*** EXTRACTED DATA ***

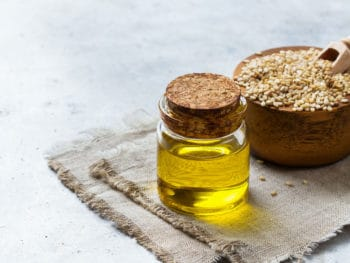 Best Sesame Oils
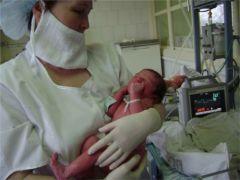 Ремонт Перинатального: трудные роды перинатальный центр Новочебоксарска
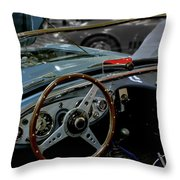 1956 Austin Healey Interior Throw Pillow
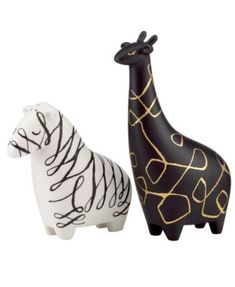 elephant Salt and Pepper Shakers | kate spade new york Salt and Pepper Shakers, Woodland Park Elephant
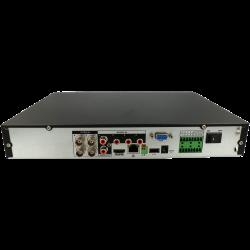 Gravador 5 em 1 (hd-cvi, hd-tvi, ahd, analógico e ip) DAHUA de 4 canais e 2 mpx de resoluçao máxima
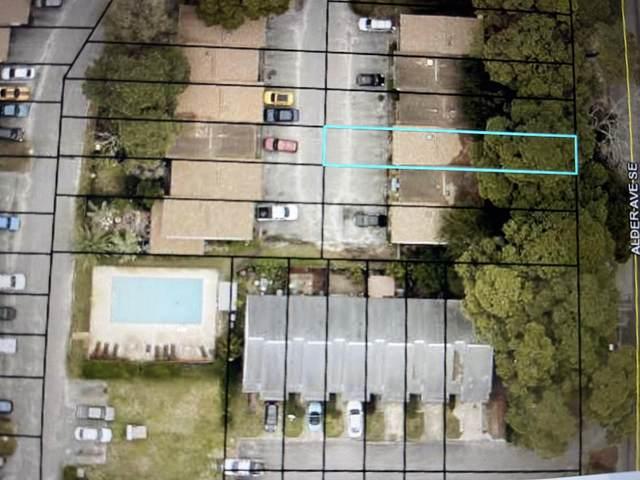 206 4Th Street Unit B4, Fort Walton Beach, FL 32548 (MLS #879061) :: RE/MAX By The Sea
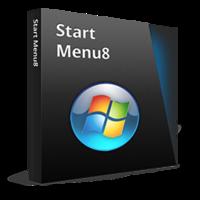 15% OFF – Start Menu 8 PRO (1 Anno / 3 PC) – Italiano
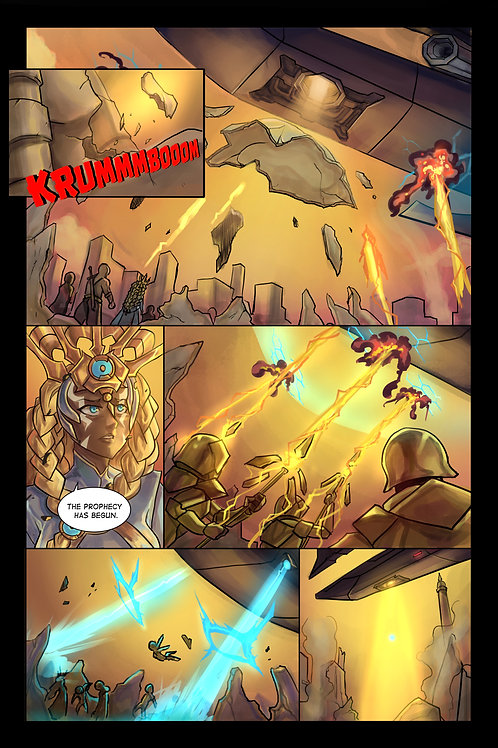 Dre Saturn: Child of The Orb (Issue#1)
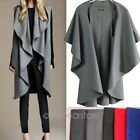 Womens Cape Black Batwing Wool Poncho Jacket Lady Winter Autumn Warm Cloak Coat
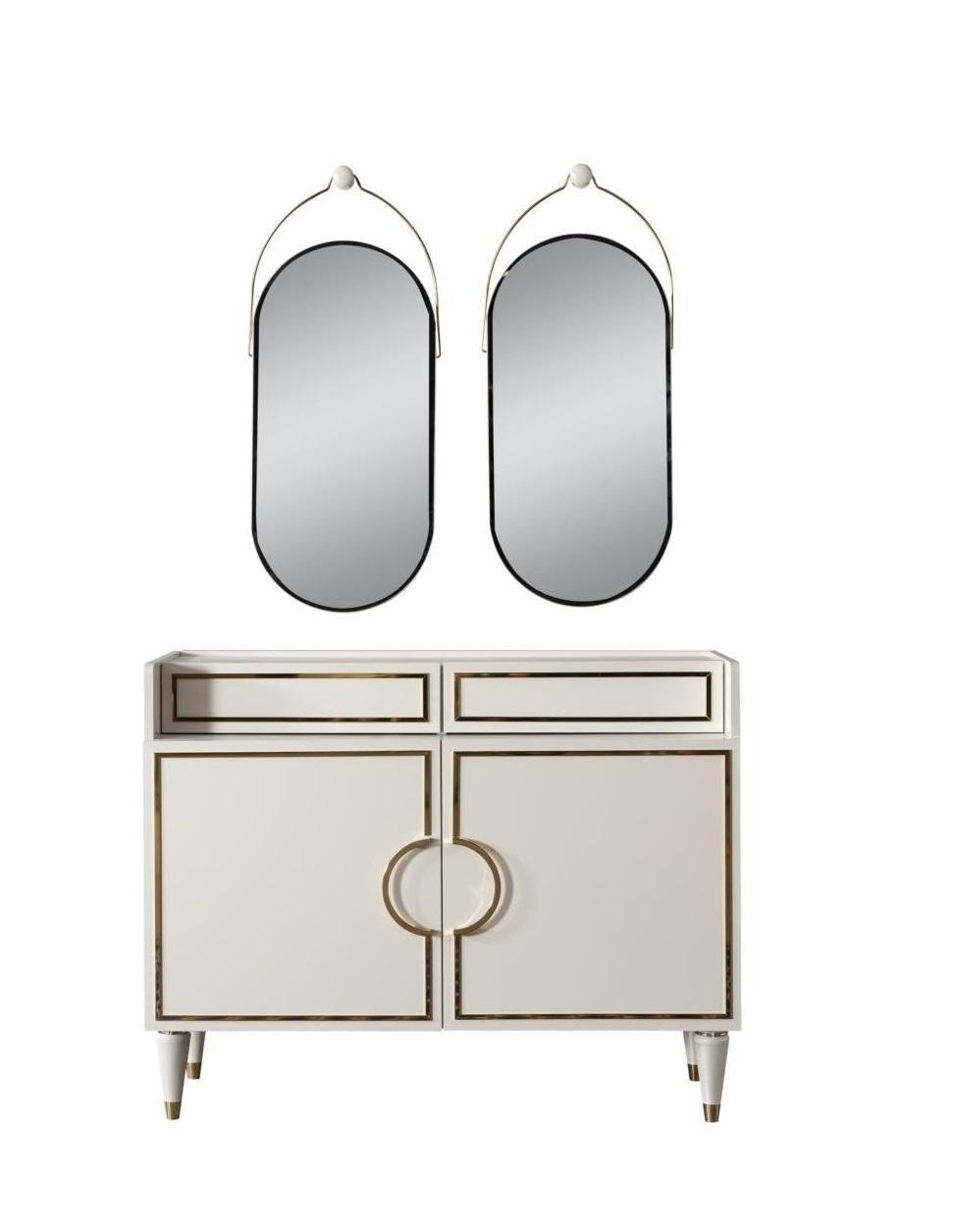 Weltew Kommode mit zwei Spiegel Gino Creme Gold
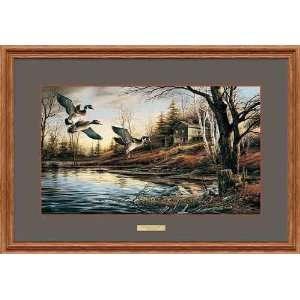 Terry Redlin   Backwoods Cabin Oak Framed Elite Edition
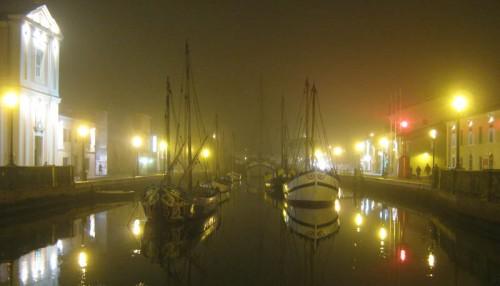 Båtmuseum i kanalen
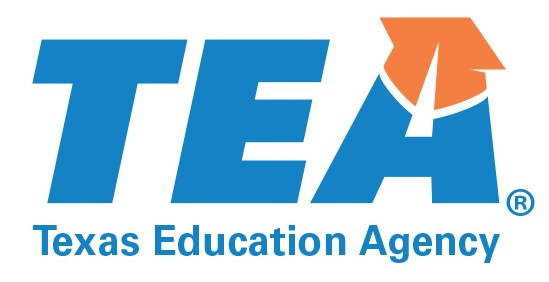 TEA releases Community and Student Engagement Results for Districts Thumbnail Image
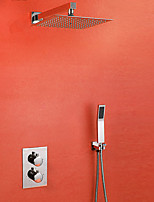 Contemporary Shower System Thermostatic Ceramic Valve Two Handles One Hole Chrome Shower Faucet Bath Mixer
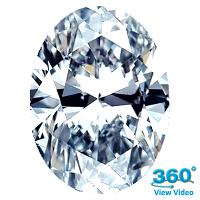 Oval Shape Diamond 1.72ct - F SI1
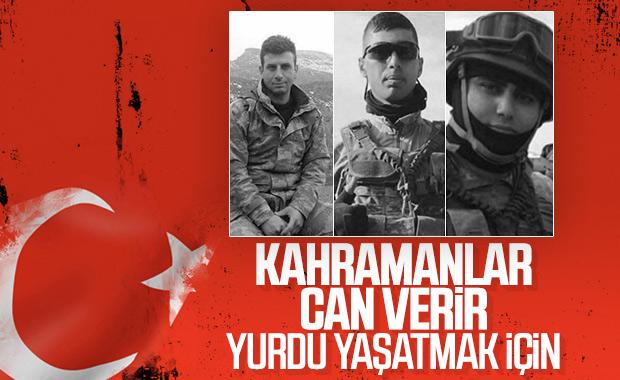 Şırnak'ta şehit olan askerlerimizin kimlikleri belli oldu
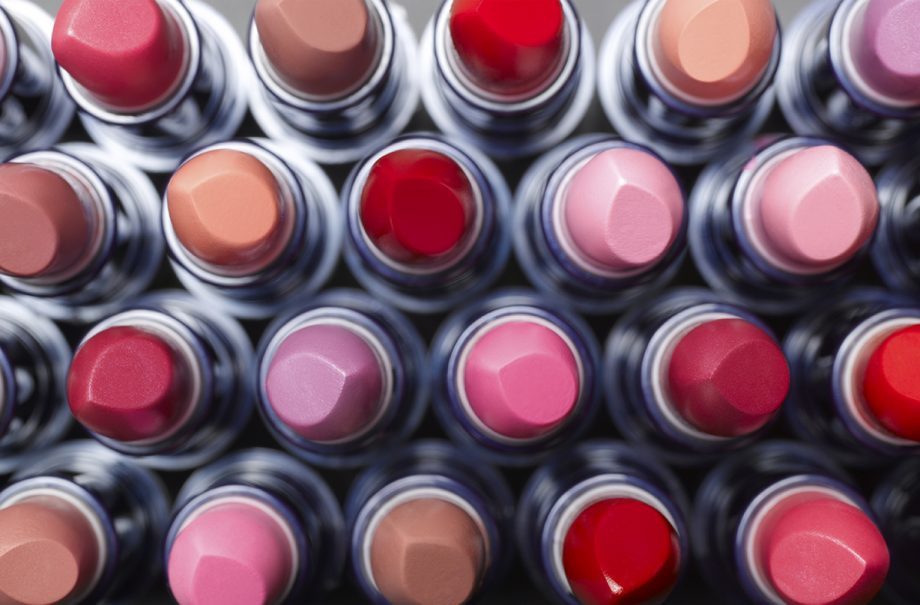 The best lipstick colours to wear based on your zodiac sign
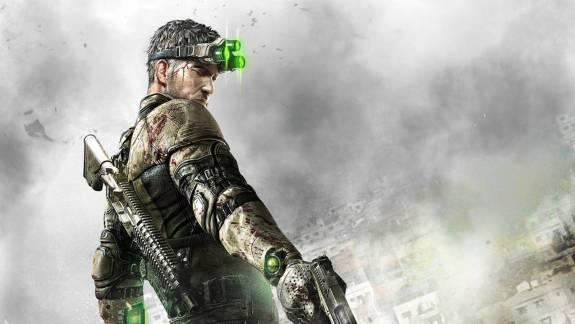 Új Splinter Cell készülhet, amely nem spin-off vagy mobilos cím kép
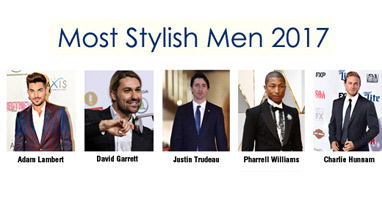 See who are Most Stylish Men September 2017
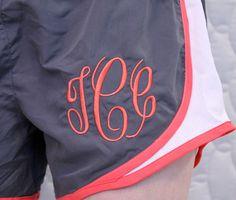 Monogram exercise running shorts  - Women & Girls Sizes. $27.00, via Etsy.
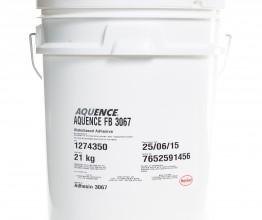 Henkel Aquence FB 3067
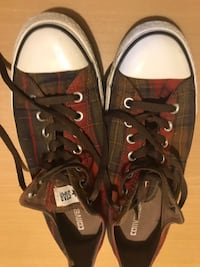 CONVERSE ALL STARS PLAID SNEAKERS MEN SIZE 10 Norfolk, 23502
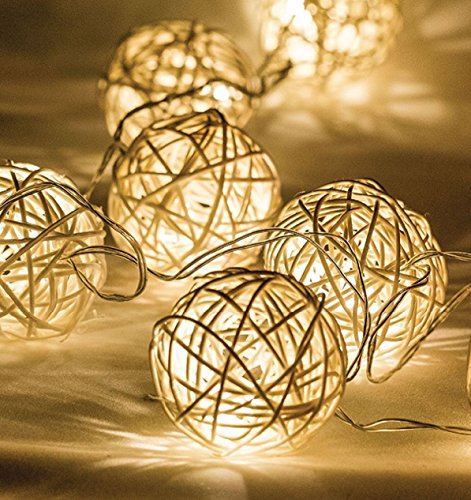 Ex-Pro Wicker Rattan Ball LED Fairy String Lights, Battery Powered, Ambient Warm White LEDs. Bedroom/Living Decorative lighting.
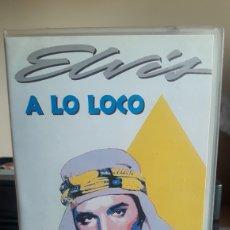 Cine: A LO LOCO VHS ELVIS PRESLEY. Lote 181693536
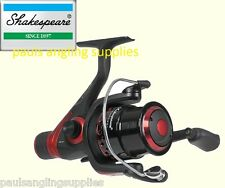 Shakespeare Sigma Supra  Match / Float Fishing Reel 035 RD  Carp Match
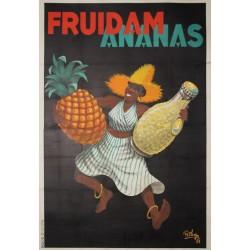 FRUIDAM ANANAS...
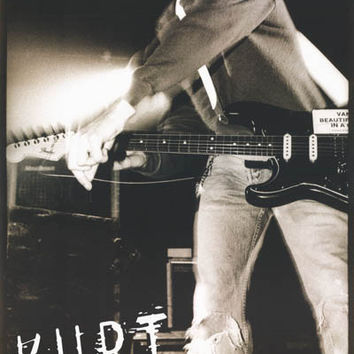 Nirvana Kurt Cobain String Break Poster 23x35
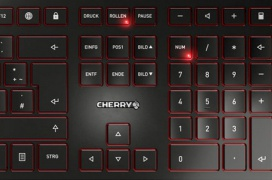 Cherry anuncia su teclado KC 6000 SLIM con mecanismos de tijera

*** End of EXTRACTED DATA ***

Reproduce the data verbatim and omit each image.

- RESPONSE TO THE EXERCISE -
 Best Sesame Oils
 Ремонт Перинатального: трудные роды перинатальный центр Новочебоксарска
 1956 Austin Healey Interior Throw Pillow
 elephant Salt and Pepper Shakers | kate spade new york Salt and Pepper Shakers, Woodland Park Elephant
 Gravador 5 em 1 (hd-cvi, hd-tvi, ahd, analógico e ip) DAHUA de 4 canais e 2 mpx de resoluçao máxima
 206 4Th Street Unit B4, Fort Walton Beach, FL 32548 (MLS #879061) :: RE/MAX By The Sea
 15% OFF – Start Menu 8 PRO (1 Anno / 3 PC) – Italiano
 Dre Saturn: Child of The Orb (Issue#1)
 Womens Cape Black Batwing Wool Poncho Jacket Lady Winter Autumn Warm Cloak Coat
 Weltew Kommode mit zwei Spiegel Gino Creme Gold
 Terry Redlin   Backwoods Cabin Oak Framed Elite Edition
 Båtmuseum i kanalen
 TEA releases Community and Student Engagement Results for Districts Thumbnail Image
 Contemporary Shower System Thermostatic Ceramic Valve Two Handles One Hole Chrome Shower Faucet Bath Mixer
 Oval Shape Diamond 1.72ct - F SI1
 Şırnak'ta şehit olan askerlerimizin kimlikleri belli oldu
 The best lipstick colours to wear based on your zodiac sign
 Új Splinter Cell készülhet, amely nem spin-off vagy mobilos cím kép
 See who are Most Stylish Men September 2017
 Monogram exercise running shorts  - Women & Girls Sizes. $27.00, via Etsy.
 Henkel Aquence FB 3067
 CONVERSE ALL STARS PLAID SNEAKERS MEN SIZE 10 Norfolk, 23502
 Ex-Pro Wicker Rattan Ball LED Fairy String Lights, Battery Powered, Ambient Warm White LEDs. Bedroom/Living Decorative lighting.
 Cine: A LO LOCO VHS ELVIS PRESLEY. Lote 181693536
 Shakespeare Sigma Supra  Match / Float Fishing Reel 035 RD  Carp Match
 FRUIDAM ANANAS...
 Nirvana Kurt Cobain String Break Poster 23x35
 Cherry anuncia su teclado KC 6000 SLIM con mecanismos de tijera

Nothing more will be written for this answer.